One of the largest open datasets for training face recognition systems has its roots in a popular photo-sharing service. Companies that have used this data could find themselves liable for millions in legal recompense.
What’s new: Many Flickr users were surprised and upset when reporters informed them their likeness, or that of their children and other family members, was part of a public database used to train face recognition algorithms, according to the New York Times. Such training may violate an Illinois digital privacy law that’s currently being tested in court.
Tracing the data: MegaFace, which depicts 672,000 individuals in nearly 4 million photos, comprises images from Flickr that their creators licensed for commercial use under the Creative Commons intellectual property license.
- Yahoo owned Flickr between 2007 and 2017. In 2014, the web giant released 100 million Flickr photos for training image classifiers.
- The following year, University of Washington researchers started distributing the MegaFace subset.
- Since then, MegaFace has been used to train face recognition software by Amazon, Google, Mitsubishi, SenseTime, Tencent, and others.
Legal jeopardy: In 2008, Illinois passed the Biometric Information Privacy Act, which prevents commercial entities from capturing, purchasing, or otherwise obtaining a private individual’s likeness without the person’s consent. Individuals whose faces have been used without permission are entitled to between $1,000 and $5,000 per use.
Court action: The Illinois law already is fueling a $35 billion class action lawsuit against Facebook for the way it stores and uses data to automatically identify faces in photos.
- Facebook argued that the people pictured have no grounds to sue because its software didn’t cause them financial harm.
- The 9th U.S. Circuit Court overruled the objection, citing an earlier Illinois Supreme Court ruling that invasion of privacy alone is enough to break the law.

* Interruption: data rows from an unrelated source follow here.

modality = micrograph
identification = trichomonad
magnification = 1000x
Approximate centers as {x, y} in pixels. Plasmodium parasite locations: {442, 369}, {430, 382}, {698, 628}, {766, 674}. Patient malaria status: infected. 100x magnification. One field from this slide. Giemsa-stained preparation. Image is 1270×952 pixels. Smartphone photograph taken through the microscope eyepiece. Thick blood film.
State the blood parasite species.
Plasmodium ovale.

- The case will be decided by a jury before the federal court, on a schedule that hasn’t yet been announced.
Why it matters: MegaFace is still available, and at least 300 organizations have used it to train their models, according to a 2016 University of Washington press release. Any group that has used this data to make money is liable under the Illinois law.
We’re thinking: With 50 states in the U.S. and around 200 countries in the world, regulatory mismatches among various jurisdictions seem inevitable. User privacy and data rights are important, and legal requirements must be as clear and coherent as possible to advance the technology in a positive way.